What you should do: Could you write out the listing below exactly as it stands, leaving out the pictures?

Available data:
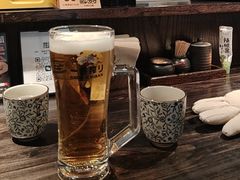 -眷屋の深夜食堂(云锦中心店)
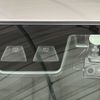 daihatsu move-canbus 2020 CFJ1833112 image 3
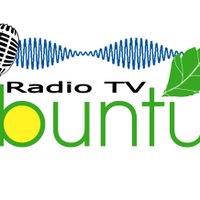 Radio TV Buntu (@buntutv) 's Twitter Profile Photo Radio TV Buntu (@buntutv) 's Twitter Profile Photo
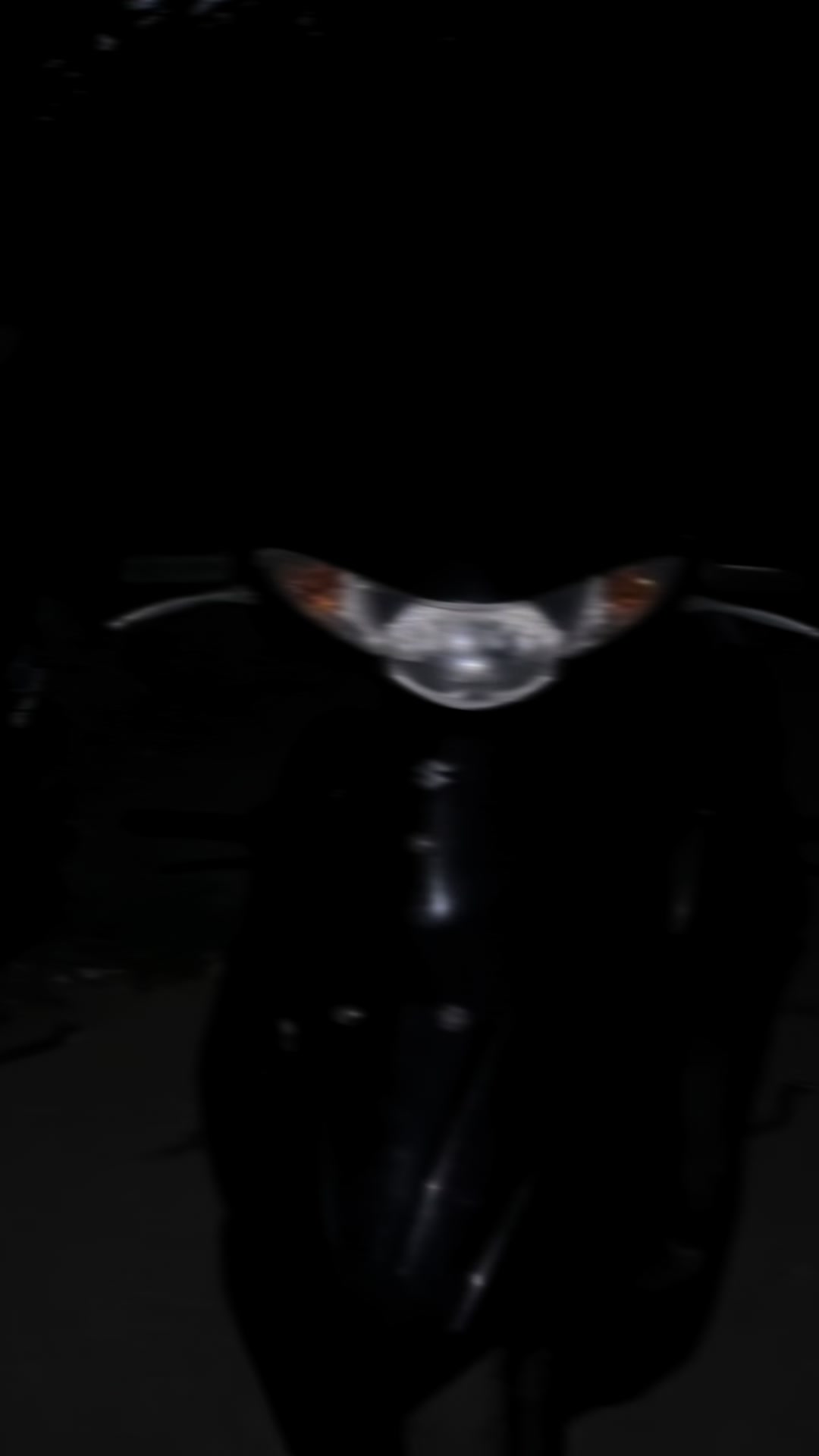 @voidx13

Your solution:
 -眷屋の深夜食堂(云锦中心店)
 daihatsu move-canbus 2020 CFJ1833112 image 3
 Radio TV Buntu (@buntutv) 's Twitter Profile Photo Radio TV Buntu (@buntutv) 's Twitter Profile Photo
 @voidx13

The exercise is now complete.